集中力の使い所 RR>ストレート

転倒パターン

ライバルに追い上げられてハードな時、あるいはタイヤが消耗してきてシビアな時、あるいはセッティングが出ていいなくてキビシイ時、こんな時に必要なのは、一つ一つの操作をより高い精度でアクションするのではなく、いつも通りの操作がよりよい環境でできるような体制を作ることに注意を払うことです。

そうしないと、フロントゴケの餌食です。

なぜなら、一つ一つのアクションをいつもより慎重、あるいはクイックに、あるいは大胆に行うことで結局精度が下がることに加え、物事を監視しながら、確認しながらの作業は余計な時間を消費してしまうことになってしまうからです。

その結果タイミングが微妙に遅れたり、体が硬くなったり、態勢を作れなかったりしてしまい、そのつけは、最悪転倒に結びついたりしてしまうことにもなりかねません。

おさらい

「集中力という言葉」は、集中するときには不要です。
「集中力を使うタイミング」も、ブレーキング時やコーナリング中では不適切です。

より良い結果になるように期待して、「レースに集中する」、「コーナリングに集中する」、「ブレーキングに集中する」という言葉を使うのは良いのですが、
使う場所に気を使う必要があります。
集中するための「集中する」という脳内アクションは、かえって、「集中という言葉」の本来の目的を邪魔してしまう場合があるからです。
「集中力を使う場面」が、「転倒しないようにゆっくり落ち着いて確実に走る」のであればよいですが、
「更なるペースアップのために集中する」ため使うのであれば注意が必要です。

というような内容は過去記事で投稿済みです。 ⇒過去記事
集中するための「集中というアクション」がかえってライディングの邪魔者になっていないか、今一度考えてみましょう。

 

集中とは

そもそも集中という言葉には集中している状態と、それを維持したり発揮したりするための力の集中力という言葉があり、集中力は主に脳が集中するために何か活動しようと望んでいるときのことを指したりしています。

 

たとえば「フロントタイヤが消耗してきたので、集中してライディングしなければいけない」と思ったとしましょう

その集中の仕方には大きく分けて三つあると思います。

 

一つは、そのことについて重点的に考える
一つは、それ以外のことを考えないようにする
もう一つは、特定のアクションを行い、そのことについては考えないようにする

重点的に考える

特定のパーツなり、アクションについてより深く考えることで、より前向きに走り続けられるようにしようという試みです。

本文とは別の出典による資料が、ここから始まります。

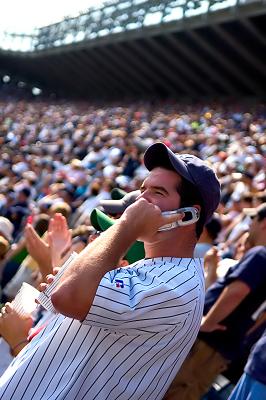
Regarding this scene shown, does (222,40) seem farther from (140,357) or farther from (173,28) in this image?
(140,357)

たとえばブレーキングのタイミングとかタイヤのグリップとかに集中して、精度が高くなるように、いちいち確認して作業する。
このような作業は以前にも触れましたが、確認、判断、そして必要ならアウトプットまでという、時間軸が必要となります。
だからと言って、タイミングを早めることは、少ないでしょう。
「いつもにもまして、より集中して、ここぞというタイミングにズバッと」と意気込んでしまうのではないでしょうか。
しかしその結果、タイミングが微妙に遅れてしまったり、無駄に力んだり、硬直してしまったり、とアクションの精度は逆に下がってしまいかねません。

結局いつもより集中力を使ってライディングした時の評価点は、自身の満点アクションと比較した場合に、
決して100点を超えないばかりか、80点程度とかにとどまってしまうのではないでしょうか

逆に言うと自身の80点程度に抑えて走る時にはその場その場で判断しても、特に問題無いとも言えます。

余計なことを排除する

余計な雑念を振り払うことで、結果的に走りの精度を上げようという魂胆です。

「転倒しないように」とか「あと5周で優勝だ」とか、今考えてもしょうがないようなことたちを排除したいときに

「集中集中」といってこれらを排除しようと試みます。
これはこれで良い事でしょう

 

何も考えない

そもそもイケイケの時には、目の前のアクションの仕方のことなどは頭の片隅にもなかったのではないでしょうか

 

たとえば街中で自動車を運転していて、各種操作を行ているときに、「何を見てどのように判断してそれを行いましたか?」と問われても答えられないのと同じ状態です。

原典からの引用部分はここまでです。